Original theory on the Annoyance Level/Age relationship.
In the graph on the right, you see what my previous suppositions were on the whole age/annoying level matter, also referred to as my Original Theory on Annoying People, or OTAP for short.  I had always assumed that as an annoying individual aged, they at some point reached a level of maturity where they realized just how annoying they were, and simply grew up and became mostly un-annoying, useful members of society.

Now, you'll remember that earlier I mentioned that it seems the age category that I consider to contain annoying individuals seems to be expanding.  This would imply two things.

1. The annoyance of an individual is not, in fact, a factor of their age but is instead a factor of our changing society, in which people are becoming more self-centred and oblivious to their effect on the world around them.  Logic then leads us to the conclusion that the level of annoyance of an individual is more a function of your year of birth as opposed to age at any given moment (i.e. your annoyance is a function of societies morales that shaped you as you were growing up).

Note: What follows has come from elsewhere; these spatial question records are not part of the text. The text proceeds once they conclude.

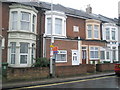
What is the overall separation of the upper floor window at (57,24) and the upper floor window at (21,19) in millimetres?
2562

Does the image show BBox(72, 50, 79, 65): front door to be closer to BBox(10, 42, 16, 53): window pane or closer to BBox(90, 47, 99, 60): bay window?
BBox(90, 47, 99, 60): bay window

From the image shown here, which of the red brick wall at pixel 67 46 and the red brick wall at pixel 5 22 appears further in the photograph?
the red brick wall at pixel 67 46

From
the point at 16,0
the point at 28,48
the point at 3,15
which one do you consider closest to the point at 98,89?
the point at 28,48

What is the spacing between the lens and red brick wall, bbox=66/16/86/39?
18.7m

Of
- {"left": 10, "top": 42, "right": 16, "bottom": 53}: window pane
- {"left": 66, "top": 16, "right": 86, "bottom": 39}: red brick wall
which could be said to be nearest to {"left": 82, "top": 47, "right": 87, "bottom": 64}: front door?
{"left": 66, "top": 16, "right": 86, "bottom": 39}: red brick wall

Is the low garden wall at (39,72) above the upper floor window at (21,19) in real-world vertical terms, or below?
below

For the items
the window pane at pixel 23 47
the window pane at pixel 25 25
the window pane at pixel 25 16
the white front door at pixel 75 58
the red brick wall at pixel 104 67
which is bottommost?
the red brick wall at pixel 104 67

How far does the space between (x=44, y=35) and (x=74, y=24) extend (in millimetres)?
5184

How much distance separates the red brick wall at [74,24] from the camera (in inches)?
735

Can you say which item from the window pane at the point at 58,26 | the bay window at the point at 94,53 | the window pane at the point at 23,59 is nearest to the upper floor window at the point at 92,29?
the bay window at the point at 94,53

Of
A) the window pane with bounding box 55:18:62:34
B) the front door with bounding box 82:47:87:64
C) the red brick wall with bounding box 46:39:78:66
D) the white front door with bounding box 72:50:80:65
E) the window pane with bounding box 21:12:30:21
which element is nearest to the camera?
the window pane with bounding box 21:12:30:21

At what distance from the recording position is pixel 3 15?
559 inches

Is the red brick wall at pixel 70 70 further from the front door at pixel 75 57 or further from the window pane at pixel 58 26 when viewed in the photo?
Answer: the window pane at pixel 58 26

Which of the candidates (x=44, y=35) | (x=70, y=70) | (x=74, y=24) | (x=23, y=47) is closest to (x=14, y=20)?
(x=23, y=47)
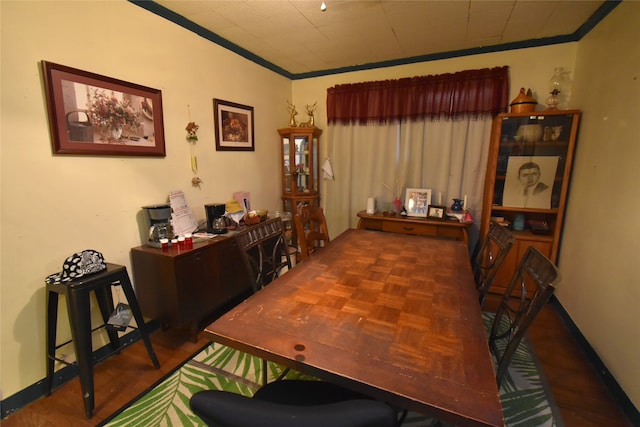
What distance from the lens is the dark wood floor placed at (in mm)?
1499

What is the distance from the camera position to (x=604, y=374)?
172 cm

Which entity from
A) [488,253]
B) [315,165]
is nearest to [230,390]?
[488,253]

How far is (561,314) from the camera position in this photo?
7.96 ft

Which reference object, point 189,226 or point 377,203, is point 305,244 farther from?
point 377,203

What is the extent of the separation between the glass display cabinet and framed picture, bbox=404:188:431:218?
1127 millimetres

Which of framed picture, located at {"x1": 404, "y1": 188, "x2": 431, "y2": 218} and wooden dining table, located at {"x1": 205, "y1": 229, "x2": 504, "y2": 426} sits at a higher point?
framed picture, located at {"x1": 404, "y1": 188, "x2": 431, "y2": 218}

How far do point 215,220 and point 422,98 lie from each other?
96.2 inches

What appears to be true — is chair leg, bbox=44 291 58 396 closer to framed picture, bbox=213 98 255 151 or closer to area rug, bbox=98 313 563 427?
area rug, bbox=98 313 563 427

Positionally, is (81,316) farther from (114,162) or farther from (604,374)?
(604,374)

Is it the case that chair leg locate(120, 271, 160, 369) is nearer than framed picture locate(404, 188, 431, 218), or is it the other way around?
chair leg locate(120, 271, 160, 369)

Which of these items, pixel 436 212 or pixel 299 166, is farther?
pixel 299 166

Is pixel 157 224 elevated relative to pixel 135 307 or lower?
elevated

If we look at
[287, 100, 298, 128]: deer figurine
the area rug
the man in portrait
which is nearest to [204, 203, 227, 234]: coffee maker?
the area rug

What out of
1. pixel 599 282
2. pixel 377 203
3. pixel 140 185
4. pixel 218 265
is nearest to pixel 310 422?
pixel 218 265
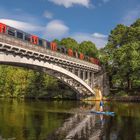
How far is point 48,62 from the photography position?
57.1m

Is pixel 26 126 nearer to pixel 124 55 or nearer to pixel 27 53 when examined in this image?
pixel 27 53

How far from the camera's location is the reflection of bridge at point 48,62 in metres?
42.7

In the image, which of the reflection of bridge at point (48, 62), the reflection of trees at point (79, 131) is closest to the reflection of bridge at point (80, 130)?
the reflection of trees at point (79, 131)

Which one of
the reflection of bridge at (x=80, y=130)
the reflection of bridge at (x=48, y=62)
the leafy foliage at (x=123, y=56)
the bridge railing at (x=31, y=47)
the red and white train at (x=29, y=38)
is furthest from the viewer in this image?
the leafy foliage at (x=123, y=56)

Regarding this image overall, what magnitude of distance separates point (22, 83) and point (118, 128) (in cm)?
6544

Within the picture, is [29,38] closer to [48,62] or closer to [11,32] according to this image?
[11,32]

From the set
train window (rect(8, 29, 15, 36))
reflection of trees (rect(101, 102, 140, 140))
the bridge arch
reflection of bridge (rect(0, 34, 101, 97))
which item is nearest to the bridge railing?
reflection of bridge (rect(0, 34, 101, 97))

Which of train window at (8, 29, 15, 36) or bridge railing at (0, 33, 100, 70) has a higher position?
train window at (8, 29, 15, 36)

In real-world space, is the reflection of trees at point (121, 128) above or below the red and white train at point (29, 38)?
below

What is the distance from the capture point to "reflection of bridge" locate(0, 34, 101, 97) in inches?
1681

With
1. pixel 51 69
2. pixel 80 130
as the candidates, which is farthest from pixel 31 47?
pixel 80 130

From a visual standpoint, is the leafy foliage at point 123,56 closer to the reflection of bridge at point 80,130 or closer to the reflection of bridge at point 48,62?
the reflection of bridge at point 48,62

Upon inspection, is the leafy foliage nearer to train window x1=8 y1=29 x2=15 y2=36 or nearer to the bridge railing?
the bridge railing

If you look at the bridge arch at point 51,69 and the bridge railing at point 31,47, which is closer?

2. children in the 0-13 year categories are exempt from my theory irregardless of year of birth, because I am not annoyed by kids under approximately the age of 13 or so.  In fact, I'm actually a huge fan of kids and envy their ability to still be all innocent and exempt from all the shit that daily life has to throw at most of us.  Point, you ask?  We should all take a lesson and be more like children.  But that's yet another blog post.

New and Improved theory on the Annoyance Level/Age
relationship.
In order to illustrate my New and Improved Theory on Annoying People, or NITAP for short, I present another graph.  As you can see on this graph at the right, I illustrate how at some point in society there was some form of massive, singular, shattering societal event which began creating a cornucopia of annoying individuals.  While I couldn't pinpoint one event (which I guess kills the 'singular' part of that description), there was a lot that went down in the 1980's that shaped the world as it is today, so it shouldn't be too hard to imagine a societal shift happening within that time frame.    


Now after all that theory and postulating, I should add some caveats.  While I do believe NITAP does dominate in the creation of annoying individuals today, I suspect that OTAP does operate within NITAP at some sub-level.  There is even a possible third theory that may operate within NITAP based on the societal circles one operates in, but it's still a work in progress.  It would, however, explain individuals like Paris Hilton and assorted other celebrities.  Finally, in the interest of maintaining harmony with my younger work colleagues I should add the caveat that there are some people who while they fit the parameters of NITAP I don't find annoying at all.


In the meantime, however, I believe I will just simply accept the inevitable that I have a few more grey hairs today than yesterday, there will be an increasing number of individuals I find annoying, and sit back, relax, and wait for spring.  For this is when the front porch will become less of a frozen wasteland and a more inviting locale to sit back and yell at young punks on my 'lawn'.

Stay real, gentle reader, and remember you're only as old as you feel upstairs.